= Benjamin Electric Manufacturing Company =

Benjamin Electric Manufacturing Company was a Des Plaines, Illinois electrical company founded in the late 19th century.

== History ==

Benjamin Electric Manufacturing Company was founded by Reuben Berkley Benjamin and filed its first patent for an electric lamp socket in 1898. The part was manufactured in Benjamin's basement by high school kids who worked after school.

The company was officially organized in 1901 with an investment of $2,400. The original founders included Walter D. Steele, Ruben B. Benjamin, and two others. It originally operated out of a small basement space, but moved to Des Plaines in 1929. In 1945 it built a laboratory for testing and research, and by 1948 it employed more than 1,200 people.

In 1958, Benjamin was bought out by Thomas Industries, Inc. It continued to operate under the Benjamin name as a division of Thomas Industries. At the time of acquisition, it employed 600 people in two manufacturing facilities, one in Des Plaines and the other in Burlingame, California.
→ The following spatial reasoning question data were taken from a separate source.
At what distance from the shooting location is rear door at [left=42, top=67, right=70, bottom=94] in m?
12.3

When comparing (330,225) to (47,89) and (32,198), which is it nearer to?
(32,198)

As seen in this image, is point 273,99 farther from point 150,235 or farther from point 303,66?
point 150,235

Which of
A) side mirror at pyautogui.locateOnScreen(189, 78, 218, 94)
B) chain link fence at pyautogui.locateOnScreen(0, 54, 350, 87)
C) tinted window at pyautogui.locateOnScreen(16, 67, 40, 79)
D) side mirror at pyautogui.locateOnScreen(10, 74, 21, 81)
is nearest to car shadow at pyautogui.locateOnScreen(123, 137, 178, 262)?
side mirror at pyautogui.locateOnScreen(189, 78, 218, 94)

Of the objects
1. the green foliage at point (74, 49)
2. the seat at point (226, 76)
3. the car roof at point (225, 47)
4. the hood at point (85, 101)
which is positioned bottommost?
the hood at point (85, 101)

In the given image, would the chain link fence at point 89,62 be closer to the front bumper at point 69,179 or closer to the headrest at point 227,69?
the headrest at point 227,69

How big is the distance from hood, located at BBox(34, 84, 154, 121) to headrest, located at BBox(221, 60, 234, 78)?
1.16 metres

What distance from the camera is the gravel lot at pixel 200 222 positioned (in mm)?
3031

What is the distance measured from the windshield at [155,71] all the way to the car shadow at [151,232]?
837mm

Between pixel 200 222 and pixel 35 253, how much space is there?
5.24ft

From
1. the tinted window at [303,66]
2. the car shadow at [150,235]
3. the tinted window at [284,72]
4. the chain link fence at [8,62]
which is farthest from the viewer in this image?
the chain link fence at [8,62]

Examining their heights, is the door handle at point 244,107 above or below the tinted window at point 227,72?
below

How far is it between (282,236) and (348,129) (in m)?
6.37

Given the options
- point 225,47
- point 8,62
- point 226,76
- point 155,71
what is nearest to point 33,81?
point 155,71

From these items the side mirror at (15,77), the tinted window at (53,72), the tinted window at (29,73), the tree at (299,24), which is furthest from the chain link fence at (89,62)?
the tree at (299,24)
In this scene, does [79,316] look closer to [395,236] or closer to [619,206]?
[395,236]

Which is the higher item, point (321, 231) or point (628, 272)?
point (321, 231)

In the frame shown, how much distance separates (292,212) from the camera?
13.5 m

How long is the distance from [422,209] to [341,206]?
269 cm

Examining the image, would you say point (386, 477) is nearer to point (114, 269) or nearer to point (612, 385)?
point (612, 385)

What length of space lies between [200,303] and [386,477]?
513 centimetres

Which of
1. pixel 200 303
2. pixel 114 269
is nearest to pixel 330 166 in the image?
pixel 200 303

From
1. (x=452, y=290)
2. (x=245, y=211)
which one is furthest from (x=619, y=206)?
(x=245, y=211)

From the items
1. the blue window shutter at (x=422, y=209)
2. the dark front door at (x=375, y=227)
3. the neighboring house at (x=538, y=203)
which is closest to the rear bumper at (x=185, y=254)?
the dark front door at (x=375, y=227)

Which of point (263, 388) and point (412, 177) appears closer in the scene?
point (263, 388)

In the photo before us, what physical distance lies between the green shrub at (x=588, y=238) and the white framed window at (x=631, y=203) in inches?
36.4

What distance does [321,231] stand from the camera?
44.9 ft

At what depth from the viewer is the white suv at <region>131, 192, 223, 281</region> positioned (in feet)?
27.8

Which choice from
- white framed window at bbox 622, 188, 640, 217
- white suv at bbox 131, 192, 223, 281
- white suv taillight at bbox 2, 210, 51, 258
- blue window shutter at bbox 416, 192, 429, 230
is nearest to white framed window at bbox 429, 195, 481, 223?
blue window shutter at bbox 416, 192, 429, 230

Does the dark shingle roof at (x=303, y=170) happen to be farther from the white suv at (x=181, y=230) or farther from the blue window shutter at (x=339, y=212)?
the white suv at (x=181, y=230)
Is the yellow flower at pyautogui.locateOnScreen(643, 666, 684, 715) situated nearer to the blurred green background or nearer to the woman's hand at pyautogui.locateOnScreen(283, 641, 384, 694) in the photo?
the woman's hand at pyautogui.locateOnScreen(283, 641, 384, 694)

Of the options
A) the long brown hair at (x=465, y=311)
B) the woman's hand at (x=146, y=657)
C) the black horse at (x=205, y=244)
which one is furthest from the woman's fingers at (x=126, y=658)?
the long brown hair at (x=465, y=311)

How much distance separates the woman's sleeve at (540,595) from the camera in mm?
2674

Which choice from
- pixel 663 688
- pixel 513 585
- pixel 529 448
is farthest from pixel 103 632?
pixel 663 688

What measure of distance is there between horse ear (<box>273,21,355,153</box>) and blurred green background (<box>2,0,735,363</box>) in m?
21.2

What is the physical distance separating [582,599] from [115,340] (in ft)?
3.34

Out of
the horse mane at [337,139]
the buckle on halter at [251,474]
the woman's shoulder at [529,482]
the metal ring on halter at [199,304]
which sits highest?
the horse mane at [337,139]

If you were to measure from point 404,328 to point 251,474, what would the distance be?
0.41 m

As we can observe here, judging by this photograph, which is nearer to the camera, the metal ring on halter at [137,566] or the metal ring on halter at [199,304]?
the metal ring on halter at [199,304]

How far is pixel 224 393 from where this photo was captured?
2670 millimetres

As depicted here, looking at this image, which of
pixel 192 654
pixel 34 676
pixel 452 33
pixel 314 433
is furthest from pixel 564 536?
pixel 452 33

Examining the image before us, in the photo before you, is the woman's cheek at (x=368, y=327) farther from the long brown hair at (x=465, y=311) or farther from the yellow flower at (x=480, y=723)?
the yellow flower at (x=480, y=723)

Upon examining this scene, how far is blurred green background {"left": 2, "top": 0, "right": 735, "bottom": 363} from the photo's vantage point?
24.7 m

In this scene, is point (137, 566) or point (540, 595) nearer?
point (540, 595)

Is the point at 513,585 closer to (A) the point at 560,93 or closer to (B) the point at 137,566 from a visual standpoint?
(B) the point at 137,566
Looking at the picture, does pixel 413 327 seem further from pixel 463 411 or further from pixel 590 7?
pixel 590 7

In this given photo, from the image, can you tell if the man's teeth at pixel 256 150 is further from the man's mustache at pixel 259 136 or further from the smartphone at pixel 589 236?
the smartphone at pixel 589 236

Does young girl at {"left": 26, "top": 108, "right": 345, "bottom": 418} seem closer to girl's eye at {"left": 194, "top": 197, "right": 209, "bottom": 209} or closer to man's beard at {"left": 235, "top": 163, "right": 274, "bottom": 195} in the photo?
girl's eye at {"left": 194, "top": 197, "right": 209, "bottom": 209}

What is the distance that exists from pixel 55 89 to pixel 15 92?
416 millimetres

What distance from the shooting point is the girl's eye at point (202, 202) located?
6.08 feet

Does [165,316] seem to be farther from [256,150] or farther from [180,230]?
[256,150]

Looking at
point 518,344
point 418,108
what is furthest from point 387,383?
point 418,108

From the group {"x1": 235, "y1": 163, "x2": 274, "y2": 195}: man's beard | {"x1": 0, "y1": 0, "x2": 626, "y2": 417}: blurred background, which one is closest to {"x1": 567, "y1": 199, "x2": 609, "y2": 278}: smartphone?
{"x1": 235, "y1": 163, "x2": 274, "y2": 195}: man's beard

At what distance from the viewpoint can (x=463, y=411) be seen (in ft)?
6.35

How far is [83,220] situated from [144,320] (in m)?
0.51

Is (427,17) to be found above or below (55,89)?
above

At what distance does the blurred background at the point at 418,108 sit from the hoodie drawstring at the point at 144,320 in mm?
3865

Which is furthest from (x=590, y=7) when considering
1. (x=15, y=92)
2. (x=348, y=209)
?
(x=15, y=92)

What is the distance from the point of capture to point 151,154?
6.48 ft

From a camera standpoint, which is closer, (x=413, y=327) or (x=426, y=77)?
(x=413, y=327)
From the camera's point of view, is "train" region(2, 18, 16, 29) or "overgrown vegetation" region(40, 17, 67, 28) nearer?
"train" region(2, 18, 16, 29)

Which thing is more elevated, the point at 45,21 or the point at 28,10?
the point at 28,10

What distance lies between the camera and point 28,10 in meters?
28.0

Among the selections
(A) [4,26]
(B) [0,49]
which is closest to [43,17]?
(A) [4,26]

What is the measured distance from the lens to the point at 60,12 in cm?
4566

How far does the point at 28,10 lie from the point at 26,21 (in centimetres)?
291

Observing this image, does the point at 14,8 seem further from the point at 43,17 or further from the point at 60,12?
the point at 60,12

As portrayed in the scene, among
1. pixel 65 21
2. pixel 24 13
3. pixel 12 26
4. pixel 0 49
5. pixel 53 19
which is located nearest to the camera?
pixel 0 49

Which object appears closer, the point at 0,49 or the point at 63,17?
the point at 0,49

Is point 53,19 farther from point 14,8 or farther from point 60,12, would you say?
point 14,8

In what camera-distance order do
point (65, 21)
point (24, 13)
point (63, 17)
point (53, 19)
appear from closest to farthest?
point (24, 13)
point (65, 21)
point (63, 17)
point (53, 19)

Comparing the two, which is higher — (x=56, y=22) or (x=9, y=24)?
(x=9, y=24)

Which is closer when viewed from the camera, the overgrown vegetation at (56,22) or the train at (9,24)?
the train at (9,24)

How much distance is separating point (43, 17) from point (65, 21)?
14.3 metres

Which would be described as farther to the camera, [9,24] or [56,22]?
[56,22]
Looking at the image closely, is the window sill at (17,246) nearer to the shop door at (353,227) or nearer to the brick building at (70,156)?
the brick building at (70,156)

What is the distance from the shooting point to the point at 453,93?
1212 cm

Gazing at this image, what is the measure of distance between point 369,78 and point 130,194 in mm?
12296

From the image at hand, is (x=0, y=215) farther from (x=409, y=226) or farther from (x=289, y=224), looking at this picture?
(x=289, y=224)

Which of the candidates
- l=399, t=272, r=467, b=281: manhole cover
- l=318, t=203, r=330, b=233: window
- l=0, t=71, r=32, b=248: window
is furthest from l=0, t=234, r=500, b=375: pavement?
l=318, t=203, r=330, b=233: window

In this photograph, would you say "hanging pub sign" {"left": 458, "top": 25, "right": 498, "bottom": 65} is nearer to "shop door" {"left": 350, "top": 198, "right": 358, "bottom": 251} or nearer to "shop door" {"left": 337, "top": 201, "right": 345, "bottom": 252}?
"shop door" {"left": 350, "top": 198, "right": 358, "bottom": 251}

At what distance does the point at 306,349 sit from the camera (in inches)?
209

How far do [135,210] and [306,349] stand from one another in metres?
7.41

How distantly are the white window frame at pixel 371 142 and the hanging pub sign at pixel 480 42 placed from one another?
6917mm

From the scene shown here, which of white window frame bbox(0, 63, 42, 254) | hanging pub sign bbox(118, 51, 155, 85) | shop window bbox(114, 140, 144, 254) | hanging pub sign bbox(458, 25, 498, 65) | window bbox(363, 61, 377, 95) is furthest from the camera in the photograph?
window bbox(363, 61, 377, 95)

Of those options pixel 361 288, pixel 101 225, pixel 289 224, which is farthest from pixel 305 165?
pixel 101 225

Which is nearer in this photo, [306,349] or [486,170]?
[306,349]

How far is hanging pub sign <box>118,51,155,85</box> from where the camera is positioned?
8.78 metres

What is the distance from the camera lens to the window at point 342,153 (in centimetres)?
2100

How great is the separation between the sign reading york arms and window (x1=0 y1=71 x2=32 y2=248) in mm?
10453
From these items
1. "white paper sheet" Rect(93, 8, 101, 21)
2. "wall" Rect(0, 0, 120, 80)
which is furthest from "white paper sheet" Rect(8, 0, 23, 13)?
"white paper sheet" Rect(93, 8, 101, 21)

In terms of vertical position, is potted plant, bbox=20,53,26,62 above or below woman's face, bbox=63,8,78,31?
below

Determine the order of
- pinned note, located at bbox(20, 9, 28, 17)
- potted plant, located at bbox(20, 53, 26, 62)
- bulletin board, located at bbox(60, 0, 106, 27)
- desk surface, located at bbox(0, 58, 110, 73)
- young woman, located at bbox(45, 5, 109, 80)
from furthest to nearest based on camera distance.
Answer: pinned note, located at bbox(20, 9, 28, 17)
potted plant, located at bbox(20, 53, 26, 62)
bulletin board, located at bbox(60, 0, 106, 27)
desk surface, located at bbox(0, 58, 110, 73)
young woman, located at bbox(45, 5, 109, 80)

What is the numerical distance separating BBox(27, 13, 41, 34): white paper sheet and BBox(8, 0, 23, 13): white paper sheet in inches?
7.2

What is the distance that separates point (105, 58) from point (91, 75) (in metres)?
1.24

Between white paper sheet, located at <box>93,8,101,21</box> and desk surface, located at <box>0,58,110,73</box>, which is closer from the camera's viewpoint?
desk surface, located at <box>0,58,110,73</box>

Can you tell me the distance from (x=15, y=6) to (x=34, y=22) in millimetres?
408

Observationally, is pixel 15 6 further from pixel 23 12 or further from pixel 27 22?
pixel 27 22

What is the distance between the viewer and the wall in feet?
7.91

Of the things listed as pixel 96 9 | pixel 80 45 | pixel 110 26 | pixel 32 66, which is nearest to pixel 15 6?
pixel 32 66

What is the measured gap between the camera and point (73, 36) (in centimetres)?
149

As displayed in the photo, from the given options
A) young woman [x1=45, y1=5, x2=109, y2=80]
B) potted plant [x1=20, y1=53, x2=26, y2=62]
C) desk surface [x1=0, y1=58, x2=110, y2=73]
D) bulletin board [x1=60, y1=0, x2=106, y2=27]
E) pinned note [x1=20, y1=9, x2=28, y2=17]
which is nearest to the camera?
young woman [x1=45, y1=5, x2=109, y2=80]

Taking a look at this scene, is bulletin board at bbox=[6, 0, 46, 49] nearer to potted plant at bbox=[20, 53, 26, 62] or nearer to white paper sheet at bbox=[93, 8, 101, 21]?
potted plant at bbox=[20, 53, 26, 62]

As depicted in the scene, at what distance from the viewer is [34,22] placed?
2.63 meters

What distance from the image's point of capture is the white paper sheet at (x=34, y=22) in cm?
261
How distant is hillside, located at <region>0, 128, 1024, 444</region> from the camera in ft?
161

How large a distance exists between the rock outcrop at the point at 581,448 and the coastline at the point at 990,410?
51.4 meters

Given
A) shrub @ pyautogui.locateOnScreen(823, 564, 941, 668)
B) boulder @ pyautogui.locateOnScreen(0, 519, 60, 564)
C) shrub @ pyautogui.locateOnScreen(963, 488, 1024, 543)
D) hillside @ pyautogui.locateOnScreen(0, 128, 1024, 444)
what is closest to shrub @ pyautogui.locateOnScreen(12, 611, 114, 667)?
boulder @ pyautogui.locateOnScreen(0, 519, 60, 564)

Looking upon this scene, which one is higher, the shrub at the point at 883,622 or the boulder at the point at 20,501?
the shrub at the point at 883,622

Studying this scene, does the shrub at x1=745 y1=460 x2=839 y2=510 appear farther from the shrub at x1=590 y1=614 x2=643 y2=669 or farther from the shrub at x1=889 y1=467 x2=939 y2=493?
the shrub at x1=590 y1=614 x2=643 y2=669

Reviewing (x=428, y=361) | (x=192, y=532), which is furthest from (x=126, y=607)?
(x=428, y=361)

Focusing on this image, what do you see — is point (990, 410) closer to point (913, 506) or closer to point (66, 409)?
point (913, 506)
The company's factory in Illinois was closed in 1963, with manufacturing moving to a Thomas Industries 250000 sqft plant in Sparta, TN.

== Products ==

Benjamin Electric Manufacturing Company was the manufacturer of industrial and commercial lighting, floodlights, and signalling devices. It pioneered a wireless cluster for lighting equipment, designed to produce higher levels of lighting from carbon filament lamps. The company went on to manufacture various electrical products. One of its most notable products was a series of non-contact fire alarm horns, introduced in the early 1920s. Throughout his lifetime, Reuben Benjamin secured 300 patents, most of which were used for products at the company.